◆ **What to produce**
Edit the data below by swapping every "defective" for "faulty" and leaving everything else as it is. Leave the pictures out of your answer.
··· Listed records ···
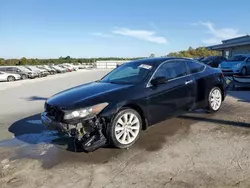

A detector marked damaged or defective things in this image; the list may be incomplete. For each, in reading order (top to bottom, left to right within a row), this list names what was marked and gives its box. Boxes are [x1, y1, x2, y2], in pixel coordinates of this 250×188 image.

crumpled hood [46, 81, 134, 108]
broken headlight [63, 102, 108, 119]
damaged front bumper [40, 112, 107, 152]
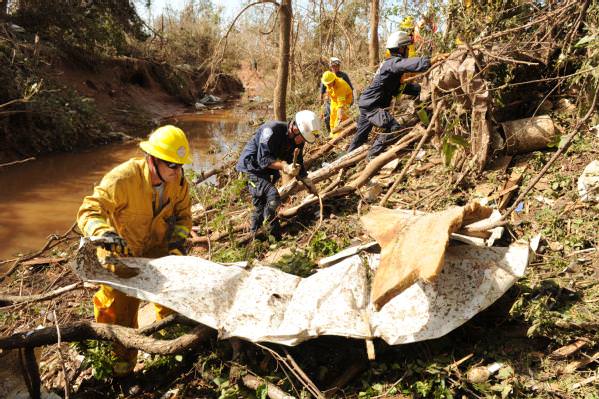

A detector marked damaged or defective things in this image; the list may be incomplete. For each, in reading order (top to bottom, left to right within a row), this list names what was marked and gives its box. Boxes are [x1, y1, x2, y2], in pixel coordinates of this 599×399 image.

broken limb [382, 108, 442, 206]
broken limb [0, 322, 213, 356]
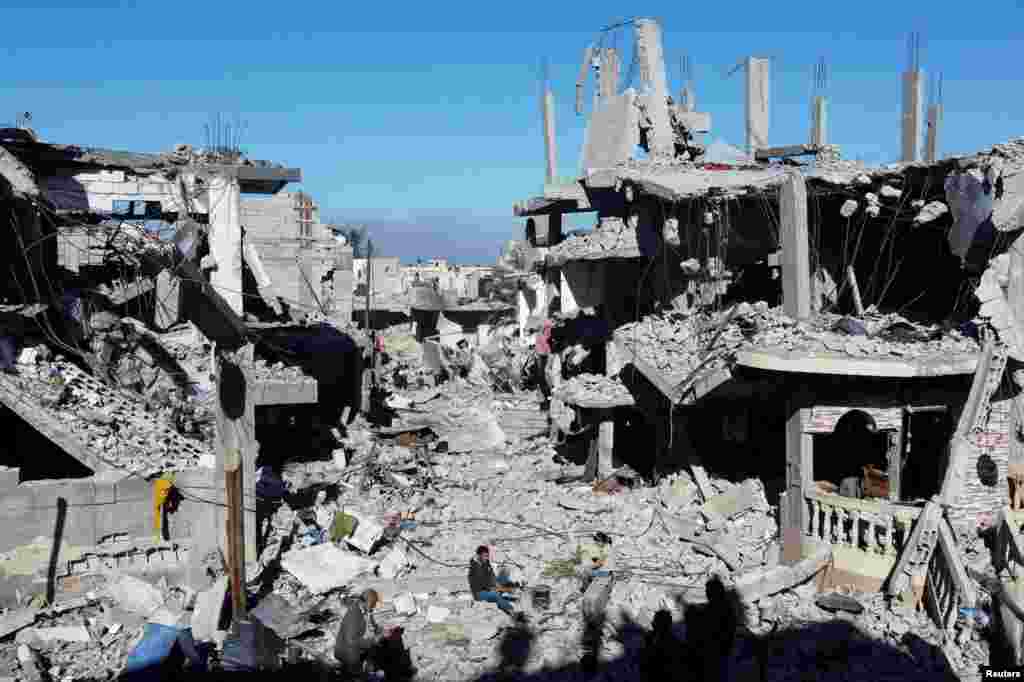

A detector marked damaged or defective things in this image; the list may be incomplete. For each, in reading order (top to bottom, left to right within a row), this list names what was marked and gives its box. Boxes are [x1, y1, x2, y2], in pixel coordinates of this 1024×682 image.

broken concrete slab [280, 540, 376, 592]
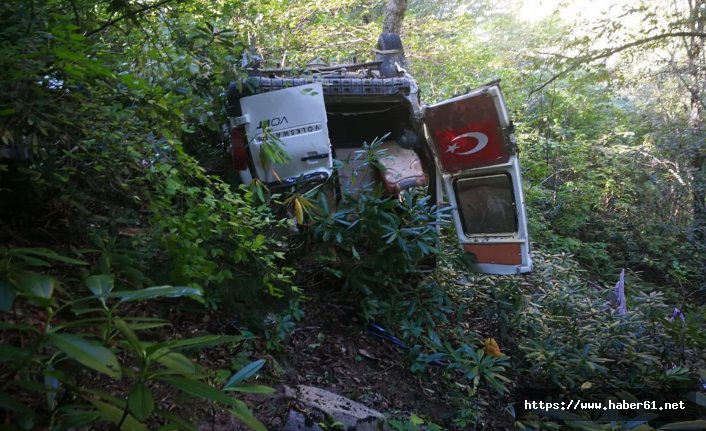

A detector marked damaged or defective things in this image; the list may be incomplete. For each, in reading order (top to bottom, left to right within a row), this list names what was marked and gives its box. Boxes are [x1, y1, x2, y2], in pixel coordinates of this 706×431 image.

crashed vehicle [224, 33, 528, 276]
overturned van [224, 33, 528, 276]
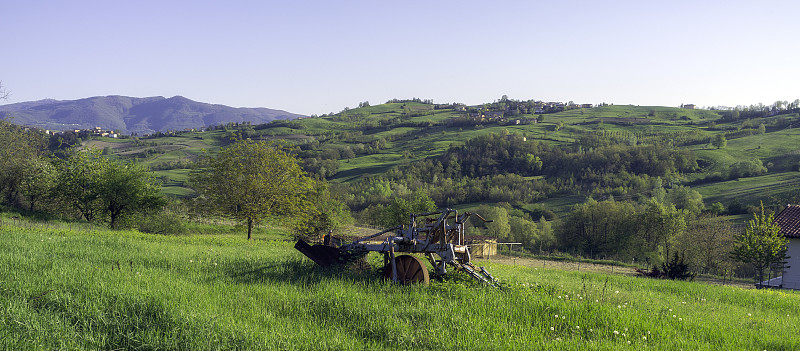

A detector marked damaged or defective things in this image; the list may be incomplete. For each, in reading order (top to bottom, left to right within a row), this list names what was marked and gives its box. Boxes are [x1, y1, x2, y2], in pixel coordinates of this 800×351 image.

rusty farm machinery [292, 209, 500, 286]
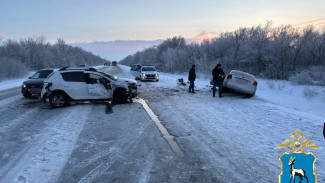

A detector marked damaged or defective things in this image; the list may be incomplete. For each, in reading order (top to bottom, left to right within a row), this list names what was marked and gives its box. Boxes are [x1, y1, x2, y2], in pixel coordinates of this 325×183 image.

damaged white car [40, 67, 137, 107]
overturned white car [40, 67, 137, 107]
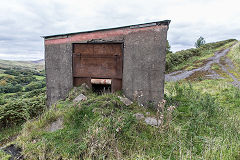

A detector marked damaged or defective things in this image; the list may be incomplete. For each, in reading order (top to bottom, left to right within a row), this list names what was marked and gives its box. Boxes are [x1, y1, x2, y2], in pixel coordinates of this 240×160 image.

rusty roof [42, 19, 170, 39]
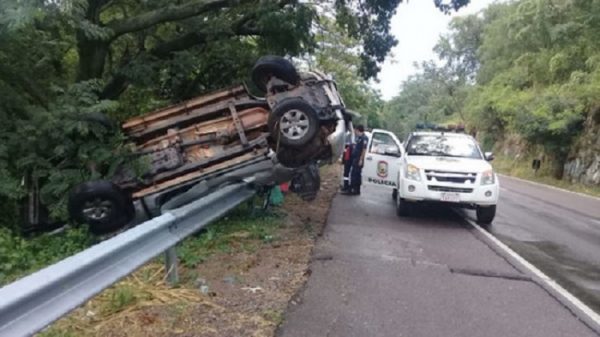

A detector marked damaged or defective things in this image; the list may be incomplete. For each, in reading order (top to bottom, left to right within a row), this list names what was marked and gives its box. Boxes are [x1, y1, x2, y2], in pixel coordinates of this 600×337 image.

damaged vehicle frame [61, 56, 352, 232]
overturned pickup truck [67, 56, 352, 232]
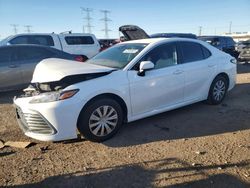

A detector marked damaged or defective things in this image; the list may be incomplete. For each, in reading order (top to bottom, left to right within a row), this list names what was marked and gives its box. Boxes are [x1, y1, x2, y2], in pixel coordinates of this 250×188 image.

damaged hood [31, 58, 115, 82]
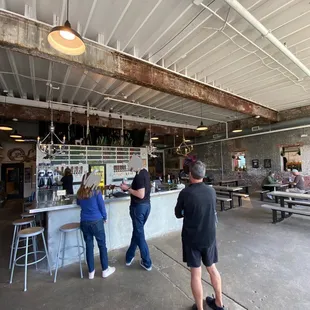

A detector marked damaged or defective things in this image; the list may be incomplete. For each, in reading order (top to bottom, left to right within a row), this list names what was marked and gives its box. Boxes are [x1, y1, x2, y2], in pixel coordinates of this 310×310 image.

rusty steel beam [0, 102, 197, 136]
rusty steel beam [0, 10, 278, 121]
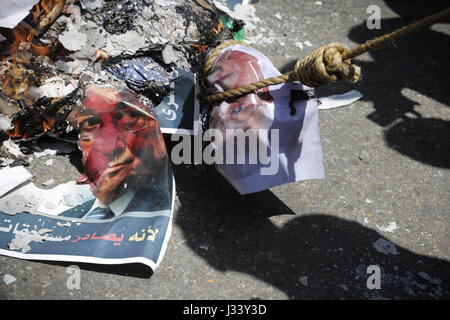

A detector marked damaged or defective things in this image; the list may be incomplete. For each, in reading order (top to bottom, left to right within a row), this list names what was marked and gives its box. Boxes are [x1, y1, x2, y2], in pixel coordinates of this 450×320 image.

torn poster [0, 86, 174, 272]
torn poster [206, 43, 326, 194]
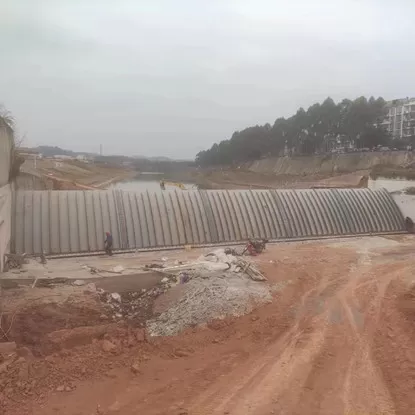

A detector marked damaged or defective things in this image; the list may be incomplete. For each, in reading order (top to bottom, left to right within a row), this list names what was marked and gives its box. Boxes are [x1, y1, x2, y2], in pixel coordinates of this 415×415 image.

rusty metal panel [12, 189, 406, 256]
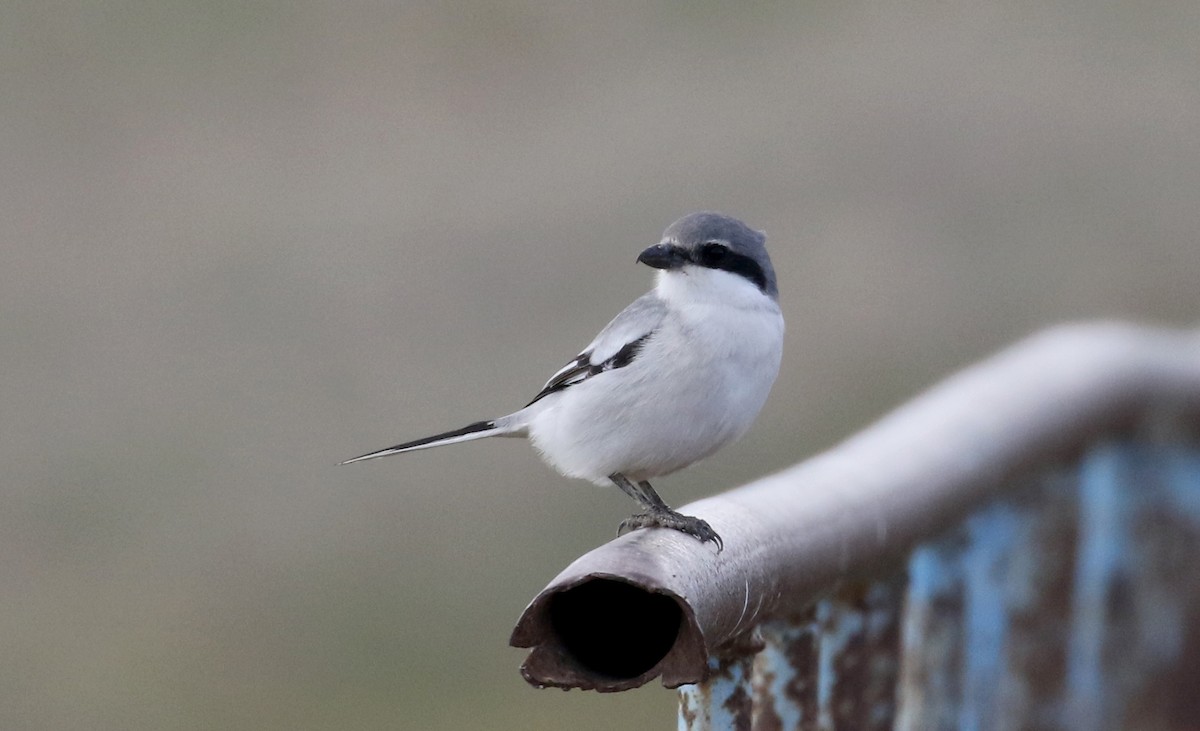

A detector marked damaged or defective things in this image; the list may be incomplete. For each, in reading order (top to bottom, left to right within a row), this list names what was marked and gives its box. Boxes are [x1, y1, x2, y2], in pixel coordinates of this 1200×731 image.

rusty metal pipe [510, 322, 1200, 692]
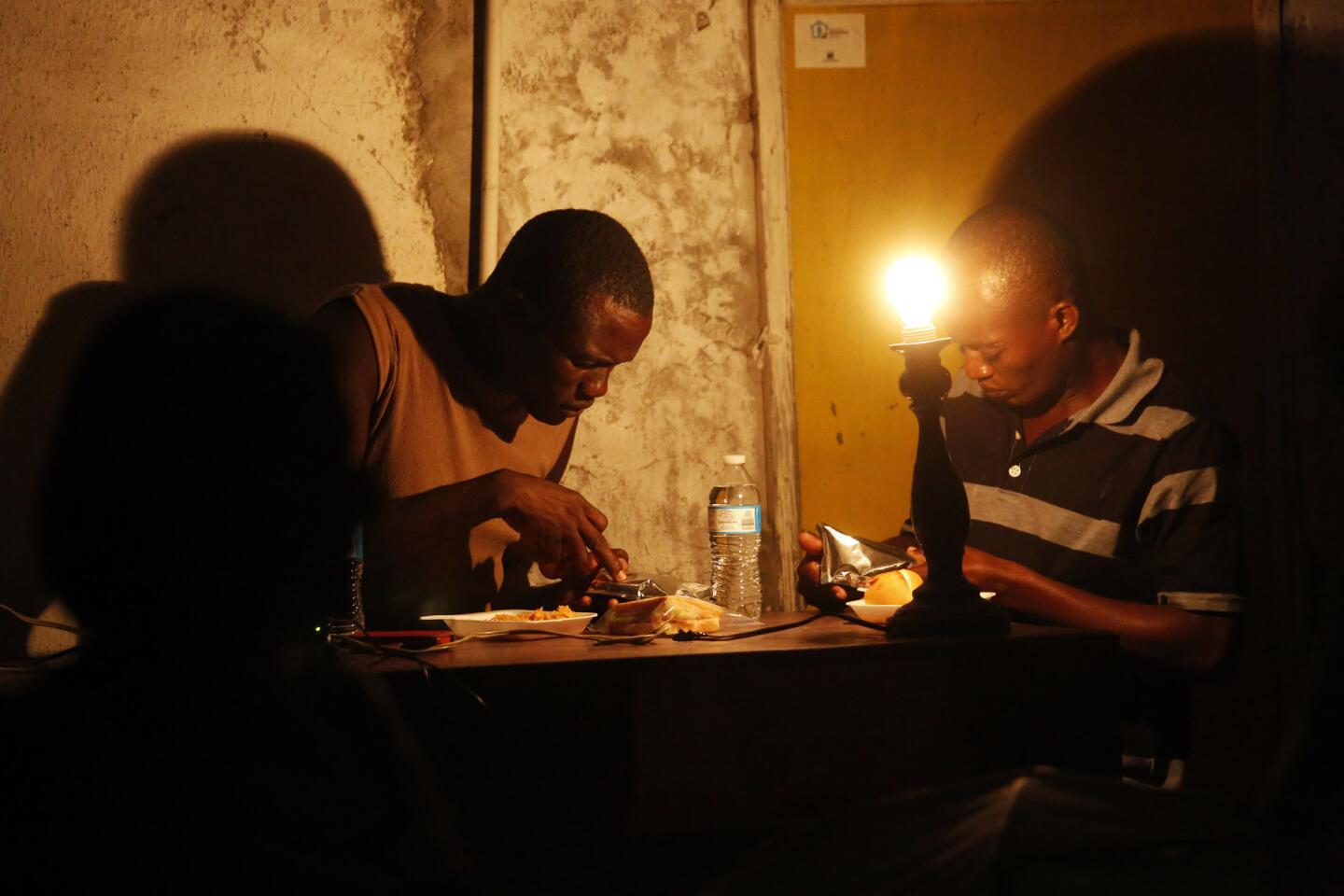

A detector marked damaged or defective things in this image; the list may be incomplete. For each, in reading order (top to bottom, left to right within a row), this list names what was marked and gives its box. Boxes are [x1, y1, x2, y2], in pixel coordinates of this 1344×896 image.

peeling plaster wall [0, 0, 451, 647]
cracked concrete wall [0, 0, 451, 652]
peeling plaster wall [497, 0, 768, 591]
cracked concrete wall [497, 1, 774, 588]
···
◆ **Output for this exercise**
A detector marked damaged or faulty things in this image; the list may be incomplete. For each, in reading order (top to bottom, left to right within a row), this list names what was marked and gives its box. Boxes are [x1, y1, x2, y2], in pixel coordinates of this 250×188 image.

crumpled hood [46, 81, 134, 108]
broken headlight [63, 102, 108, 119]
damaged front bumper [40, 112, 107, 152]

A detector marked damaged or faulty things in this image; the list may be incomplete. For each, in reading order (top to bottom, left to right within a row), this list names what was marked and gives its box. Boxes are [x1, y1, x2, y2], in pixel coordinates of this 599×399 image.

broken limb [382, 108, 442, 206]
broken limb [0, 322, 213, 356]

A detector marked damaged or faulty things in this image; the list may be incomplete. For each, in reading order (top to bottom, left to right within a row), this list names what was marked and gives its box. Boxes are [x1, y1, x2, y2], in pixel coordinates of this 1024×682 image.

broken concrete slab [280, 540, 376, 592]

A detector marked damaged or faulty things in this image; the list may be incomplete. For each, in reading order (top to bottom, left to right within a row), this list names what was marked and gives its box. Boxes are [x1, y1, x2, y2], in pixel coordinates of this 706×431 image.

crashed vehicle [224, 33, 528, 276]
overturned van [224, 33, 528, 276]

A detector marked damaged or faulty things in this image; the list may be incomplete. For each, in reading order (top to bottom, left to right within a row), this list names what was marked and gives its box. Boxes are [x1, y1, x2, y2], in pixel coordinates of this 800×351 image.

rusty farm machinery [292, 209, 500, 286]

A detector marked damaged or faulty things in this image; the list may be incomplete. For each, in reading order (top to bottom, left to right within a row), this list names what was marked and gives its box. Boxes are [x1, y1, x2, y2], in pixel coordinates of this 325×183 image.

damaged white car [40, 67, 137, 107]
overturned white car [40, 67, 137, 107]

A detector marked damaged or faulty things in this image; the list may be incomplete. For each, in reading order (top to bottom, left to right within a row), this list names what was marked and gives its box. Boxes are [x1, y1, x2, y2], in pixel coordinates of this 240×160 image.

rusty roof [42, 19, 170, 39]

A detector marked damaged or faulty things in this image; the list may be incomplete. For each, in reading order (top to bottom, left to right within a row), this list names what was marked and gives its box. Boxes are [x1, y1, x2, y2], in pixel coordinates of this 600×337 image.

damaged vehicle frame [61, 56, 352, 232]
overturned pickup truck [67, 56, 352, 232]

A detector marked damaged or faulty things in this image; the list may be incomplete. For each, in reading order (top to bottom, left to right within a row), this list names what was marked and gives its box. Boxes are [x1, y1, x2, y2], in pixel coordinates of this 250×188 image.

damaged hood [31, 58, 115, 82]

A detector marked damaged or faulty things in this image; the list may be incomplete. For each, in reading order (top to bottom, left to right within a row), this list names what was marked and gives its box. Boxes are [x1, y1, x2, y2], in pixel coordinates of this 310×310 image.

rusty steel beam [0, 102, 197, 136]
rusty steel beam [0, 10, 278, 121]

A detector marked damaged or faulty things in this image; the list may be incomplete. For each, in reading order (top to bottom, left to right within a row), this list names what was marked and gives its box. Boxes are [x1, y1, x2, y2], in pixel coordinates of this 450×320 image.

torn poster [0, 86, 174, 272]
torn poster [206, 43, 326, 194]

A detector marked damaged or faulty things in this image; the list may be incomplete. For each, in reading order (top to bottom, left to right within a row), this list names what was marked and gives its box. Boxes are [x1, y1, x2, y2], in pixel coordinates of this 415×415 image.

rusty metal panel [12, 189, 406, 256]

A detector marked damaged or faulty things in this image; the list may be incomplete. For each, in reading order (top to bottom, left to right within a row), this list names what was marked and gives its box. Boxes are [x1, y1, x2, y2], in pixel coordinates of this 1200×731 image.

rusty metal pipe [510, 322, 1200, 692]

A detector marked damaged or faulty things in this image; the list may be incomplete. For each, in reading order (top to bottom, left to right within a row), this list names what was marked and gives its box. Boxes are [x1, y1, x2, y2], in pixel coordinates of this 1344×896 image.

peeling plaster wall [0, 0, 451, 647]
cracked concrete wall [0, 0, 451, 652]
peeling plaster wall [497, 0, 768, 591]
cracked concrete wall [497, 1, 774, 588]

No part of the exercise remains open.